_TRECHO SELECIONADO_:
Falar de São Paulo, capital e do interior do Estado, parece ser um a extensão do outro. Não há como deixar de reparar as semelhanças e a simbiose que existe entre interior e capital, um depende do outro. Quando aqui cheguei, há 23 anos, a capital respirava indústria, hoje, enquanto o seu parque industrial interiorizou, a capital renasce como centro de serviços.

Nos ano 70, quando cursava o segundo grau no Colégio Alfredo Dantas, um dos melhores de minha cidade, Campina Grande, descobri o lema da cidade de São Paulo, que é: Non dvcor, dvco. Vivíamos, no Brasil, em plena ditadura militar. Numa das provas do colégio escrevi no rodapé da prova o lema: Non dvcor, dvco. No dia seguinte fui chamado à diretoria da escola, queriam que explicasse o significava daquela frase. Olhei com admiração a ansiedade no rosto da diretora, depois, calmamente disse:

---- Ora professora, este é o lema da cidade de São Paulo, está estampado em seu brasão e significa “Não sou conduzido, conduzo”

Desde aquela época, modestamente, tomei para mim este lema. Seguindo o curso natural da minha vida, apaixonei-me por uma paulistana, casei-me em 1989, temos um filho. Observando nele as origens de minha família e da minha esposa, vejo-o uma representação do mapa mundi, que torna-se um pequeno retrato desta cidade, que abriu suas portas e coração para abrigar todas as etnias e religiões e, para me abrigar também. Meu filho é tataraneto de alemãs, espanhóis e italianos, por parte de mãe, por meu lado, há mistura de portugueses, índios, negro, holandês e judeu. Todos os continentes numa só pessoa. Qual cidade brasileira tem tanta representatividade de nações como em São Paulo?

Ia-me esquecendo. No ano que São Paulo completa 454 anos, eu completo 54 anos de existência, dos quais 23 vividos aqui.

Nesta data deixo aqui minha recordação e meus agradecimentos a esta cidade que me acolheu, que me abraçou, que me ensinou, na marra, a amá-la, como se fosse minha cidade natal.

Parabéns São Paulo, pelos seus 454 anos!

_ENTRADAS EXTRAÍDAS_:

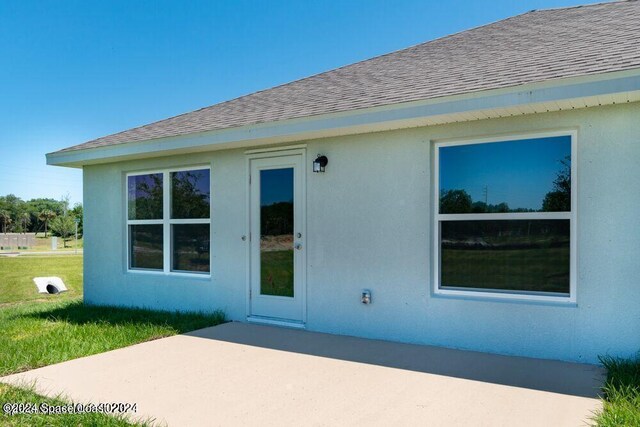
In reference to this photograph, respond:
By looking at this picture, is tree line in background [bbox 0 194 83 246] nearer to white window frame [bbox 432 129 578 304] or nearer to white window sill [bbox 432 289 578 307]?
white window frame [bbox 432 129 578 304]

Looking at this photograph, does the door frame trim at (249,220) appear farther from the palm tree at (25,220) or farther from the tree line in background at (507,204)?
the palm tree at (25,220)

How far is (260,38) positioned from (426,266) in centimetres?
1149

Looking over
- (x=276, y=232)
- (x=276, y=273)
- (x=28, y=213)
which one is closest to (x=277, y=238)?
(x=276, y=232)

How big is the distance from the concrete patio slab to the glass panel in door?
1229mm

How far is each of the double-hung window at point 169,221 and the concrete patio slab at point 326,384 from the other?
7.62 feet

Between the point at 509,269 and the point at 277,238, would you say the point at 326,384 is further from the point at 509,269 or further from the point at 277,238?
the point at 277,238

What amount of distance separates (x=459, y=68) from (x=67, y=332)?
20.2 ft

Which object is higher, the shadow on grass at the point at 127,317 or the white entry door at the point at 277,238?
the white entry door at the point at 277,238

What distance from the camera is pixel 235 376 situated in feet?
13.9

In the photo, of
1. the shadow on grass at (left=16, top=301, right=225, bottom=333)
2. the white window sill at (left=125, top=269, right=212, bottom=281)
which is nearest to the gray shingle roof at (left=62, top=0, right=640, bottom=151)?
the white window sill at (left=125, top=269, right=212, bottom=281)

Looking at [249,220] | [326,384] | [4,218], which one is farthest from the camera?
[4,218]

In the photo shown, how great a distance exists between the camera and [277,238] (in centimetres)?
656

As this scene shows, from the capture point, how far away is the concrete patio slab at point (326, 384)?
328cm

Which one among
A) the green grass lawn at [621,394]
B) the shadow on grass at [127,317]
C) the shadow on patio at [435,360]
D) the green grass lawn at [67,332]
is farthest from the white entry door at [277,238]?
the green grass lawn at [621,394]
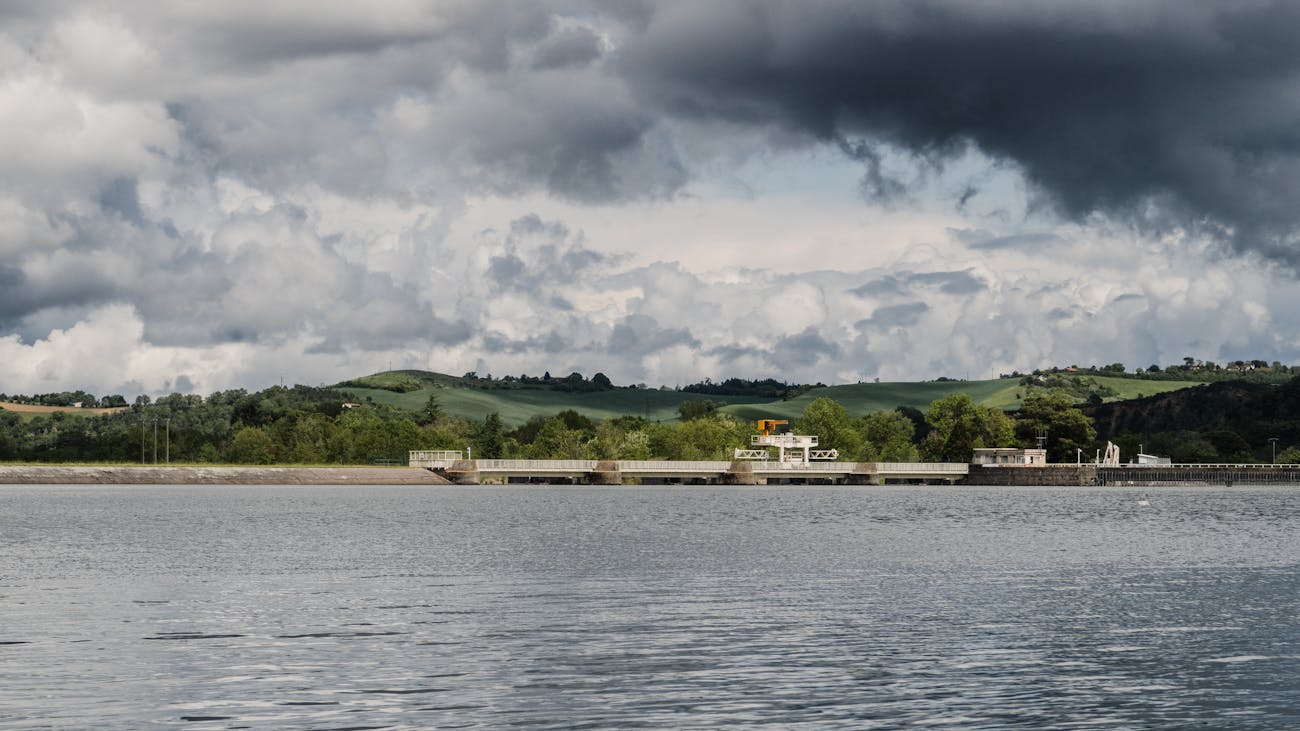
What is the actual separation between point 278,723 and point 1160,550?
67.9 meters

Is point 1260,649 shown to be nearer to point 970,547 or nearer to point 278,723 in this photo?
point 278,723

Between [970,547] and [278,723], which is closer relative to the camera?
[278,723]

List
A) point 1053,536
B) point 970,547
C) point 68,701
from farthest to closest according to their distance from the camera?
point 1053,536
point 970,547
point 68,701

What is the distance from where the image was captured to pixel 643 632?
45.0 metres

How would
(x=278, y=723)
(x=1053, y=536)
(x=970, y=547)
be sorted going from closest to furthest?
(x=278, y=723) < (x=970, y=547) < (x=1053, y=536)

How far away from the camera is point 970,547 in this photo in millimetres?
87938

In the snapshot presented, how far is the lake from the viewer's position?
32688 mm

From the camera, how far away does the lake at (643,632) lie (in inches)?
1287

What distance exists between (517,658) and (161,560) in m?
40.2

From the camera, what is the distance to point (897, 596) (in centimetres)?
5659

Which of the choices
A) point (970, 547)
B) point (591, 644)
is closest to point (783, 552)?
point (970, 547)

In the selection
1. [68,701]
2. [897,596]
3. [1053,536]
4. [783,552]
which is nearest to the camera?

_TAREFAS OBRIGATÓRIAS_:
1. De acordo com o trecho selecionado, qual é o significado do lema estampado no brasão da cidade de São Paulo?
2. Informe somente quantas linhas das entradas contêm a palavra "exists".

_RESPOSTAS EM ORDEM_:
1. O lema significa "Não sou conduzido, conduzo".

2. 2